**COMPLETE THE FOLLOWING**
[a] In the land-case judgment, which law firm filed the replying affidavit on behalf of the defendant?
[b] Write the next part of the land-case judgment, picking up right after its final sentence.

Fredrick Muriuki Kabita v Ciira Ndinwa [2020] KEELC 1977 (KLR)
Full Case Text
REPUBLIC OF KENYA
IN THE ENVIRONMENT AND LAND COURT AT KERUGOYA
ELC CASE NO. 672 OF 2013 (O.S)
FREDRICK MURIUKI KABITA…………………………..PLAINTIFF
VERSUS
CIIRA NDINWA…………....………………………..….....DEFENDANT
JUDGMENT
BACKGROUND
The plaintiff vide an Originating Summons dated 28th May 2009 sought the following orders:
1. That the Respondent/Defendant right title and interest in the piece of parcel of land on the portion respectively physically occupied by the Applicant measuring one acre and situated in Kirinyaga District Area and comprised in the title to the said piece of land known as L.R. No. MUTIRA/KANYEI/292 and registered under the provision of Registered Land Act (Cap. 300) Laws of Kenya at the Lands Registry at Kerugoya.
2. That the plaintiff’s possession of the said land be declared Adverse with effect from 1988 when the Applicant had occupied the said land from a period well over twelve (12) years excursing adverse possession thereof.
3. That the Plaintiff/Applicant be declared to have acquired absolute right to and title and interest in the suit land by operation of law under the provision of Section 38 of Limitation of Actions Act Cap. 22 Laws of Kenya.
4. That there be an order for the rectification of the Register of land and the Applicant/Plaintiff be registered as the absolute proprietor of the suit land in place of the Defendant/Respondent.
5. That costs of these proceedings be provided for.
6. That such further or other orders be made as the interest of justice may be required.
On 6th August 2009, the defendant through the firm of Ann Thungu & Co. Advocates filed a replying affidavit denying the Plaintiff’s claim and sought to have the suit dismissed with costs.
PLAINTIFF’S CASE
The Plaintiff stated that he has continuously had and enjoyed an in-interrupted occupation of a portion of one acre out of land parcel No. MUTIRA/KANYEI/292 (hereinafter referred to as the suit land) for a period in excess of twelve (12) years immediately proceeding the filing of this suit. He also stated that he has been in continuous occupation of the suit land since 1988 when he moved into the suit land which is registered in the name of the Defendant/Respondent. It is the plaintiff’s case that the defendant’s rights over the suit land have been extinguished by operation of law and that the register be altered, land sub-divided and the portion of one acre in his occupation be registered in his name. He produced a certified copy of the register of title, confirming that the suit land is registered in the name of the defendant. He also produced a sketch map of the area he occupied as Plaintiff’s Exhibit No. 2. The plaintiff testified that the defendant sold him a portion of land measuring one acre from land parcel Number MUTIRA/KANYEI/292 at a price of Ksh. 30,000/=. They entered into a sale agreement on 4/5/1988. He paid a down payment of Ksh. 10,000/=. He later paid the balance of Ksh. 18,100/= which was acknowledged by the defendant. He produced the acknowledgement receipts as Plaintiff’s Exhibit 1(a), (b), (c), (d) & (e) respectively. Upon taking possession of the said one acre, the plaintiff stated that he cultivated maize, beans, tomatoes etc.

**SUPPLIED MATERIAL**
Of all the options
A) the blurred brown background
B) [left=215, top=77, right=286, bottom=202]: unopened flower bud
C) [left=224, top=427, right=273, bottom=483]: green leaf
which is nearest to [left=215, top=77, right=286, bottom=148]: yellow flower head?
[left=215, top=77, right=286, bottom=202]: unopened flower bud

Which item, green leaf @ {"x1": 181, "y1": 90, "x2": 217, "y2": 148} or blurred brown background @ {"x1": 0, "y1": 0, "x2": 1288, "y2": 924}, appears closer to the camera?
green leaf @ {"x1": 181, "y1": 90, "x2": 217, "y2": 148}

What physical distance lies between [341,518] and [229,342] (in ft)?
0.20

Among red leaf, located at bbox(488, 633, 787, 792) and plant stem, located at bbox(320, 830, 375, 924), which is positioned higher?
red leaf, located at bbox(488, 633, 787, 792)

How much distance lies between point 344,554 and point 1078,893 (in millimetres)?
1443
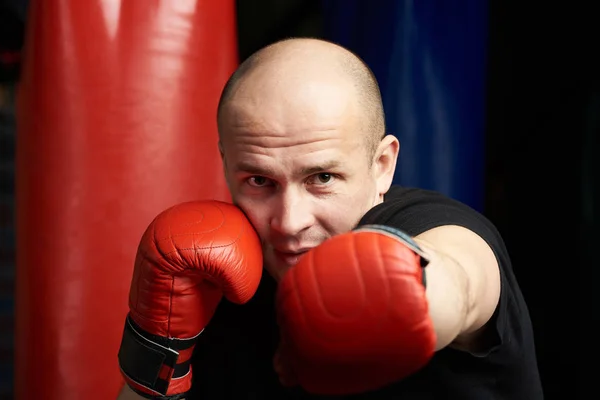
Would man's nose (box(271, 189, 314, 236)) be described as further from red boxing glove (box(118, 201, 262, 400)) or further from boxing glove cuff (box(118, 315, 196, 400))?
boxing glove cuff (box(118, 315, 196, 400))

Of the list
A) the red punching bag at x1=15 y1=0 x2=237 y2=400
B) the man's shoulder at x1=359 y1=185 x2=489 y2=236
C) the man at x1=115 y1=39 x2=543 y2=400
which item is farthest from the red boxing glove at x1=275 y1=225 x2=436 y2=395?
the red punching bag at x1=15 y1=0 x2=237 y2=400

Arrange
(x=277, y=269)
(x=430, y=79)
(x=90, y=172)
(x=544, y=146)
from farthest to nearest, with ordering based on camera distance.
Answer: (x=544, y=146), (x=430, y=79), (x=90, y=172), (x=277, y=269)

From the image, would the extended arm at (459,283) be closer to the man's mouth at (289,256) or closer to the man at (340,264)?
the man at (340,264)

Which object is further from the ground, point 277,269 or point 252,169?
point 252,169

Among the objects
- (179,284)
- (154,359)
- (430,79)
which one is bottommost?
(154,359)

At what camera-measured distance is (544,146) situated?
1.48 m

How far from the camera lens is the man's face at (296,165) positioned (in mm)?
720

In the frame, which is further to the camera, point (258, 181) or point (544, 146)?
* * *
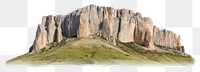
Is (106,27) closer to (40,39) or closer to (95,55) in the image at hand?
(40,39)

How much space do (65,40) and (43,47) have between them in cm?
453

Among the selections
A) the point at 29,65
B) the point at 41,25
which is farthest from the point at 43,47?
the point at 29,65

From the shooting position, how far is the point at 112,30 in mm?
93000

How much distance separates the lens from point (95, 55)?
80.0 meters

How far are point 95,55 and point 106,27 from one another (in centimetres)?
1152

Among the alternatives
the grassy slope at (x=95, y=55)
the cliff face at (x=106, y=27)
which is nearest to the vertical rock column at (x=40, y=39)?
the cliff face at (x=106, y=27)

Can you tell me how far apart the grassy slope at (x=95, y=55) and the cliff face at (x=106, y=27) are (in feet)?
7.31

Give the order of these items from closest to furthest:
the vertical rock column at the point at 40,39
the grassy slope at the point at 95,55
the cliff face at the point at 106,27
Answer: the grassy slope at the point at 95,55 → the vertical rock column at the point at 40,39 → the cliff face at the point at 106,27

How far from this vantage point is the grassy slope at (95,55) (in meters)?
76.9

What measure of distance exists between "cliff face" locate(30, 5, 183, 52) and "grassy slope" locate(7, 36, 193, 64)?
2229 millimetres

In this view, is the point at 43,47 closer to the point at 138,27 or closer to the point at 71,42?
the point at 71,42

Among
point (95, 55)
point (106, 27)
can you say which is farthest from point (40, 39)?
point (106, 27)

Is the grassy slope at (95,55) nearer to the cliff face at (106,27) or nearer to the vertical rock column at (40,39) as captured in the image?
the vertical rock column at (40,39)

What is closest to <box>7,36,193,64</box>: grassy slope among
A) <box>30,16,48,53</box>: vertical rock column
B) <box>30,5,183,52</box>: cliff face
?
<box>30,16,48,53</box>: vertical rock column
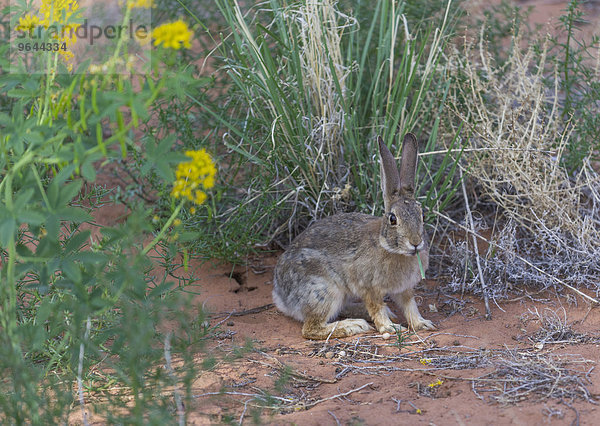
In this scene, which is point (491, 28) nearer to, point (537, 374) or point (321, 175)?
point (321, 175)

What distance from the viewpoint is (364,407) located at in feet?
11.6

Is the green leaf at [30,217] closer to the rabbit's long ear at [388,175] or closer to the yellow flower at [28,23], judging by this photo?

**ANSWERS TO THE TASKS**
[a] Ann Thungu & Co. Advocates

[b]
DEFENDANT’S CASE
The defendant testified on oath and stated that he is the registered owner of land parcel No. MUTIRA/KANYEI/292 having been given by his clan namely Ugaciku. He stated that he lives on the suit land with his wife Faith Mabuti and their six children and their families. He stated that he settled on the suit land in the year 1980 but before then, he was living in Mukinduri. He said that in order to transfer their children from Mukinduri to Kiangungu Primary School was expensive and they agreed with his wife to lease out one acre to the Plaintiff Fredrick Muriuki for one season to get school fees. The Plaintiff paid him Ksh. 240/= for two seasons being 12 months. He stated that thereafter, the plaintiff used to give him money and made him sign documents telling him they were lease agreements and he would retain them so that his wife would not see them. He stated that the Plaintiff used to take him to the firm of Kibicho & Co. Advocates to sign some documents. He stated that the Plaintiff’s occupation of his land is not adverse as he allowed him permission to occupy the same while looking for his money. He said that he did not disclose to his wife every time the defendant gave him money.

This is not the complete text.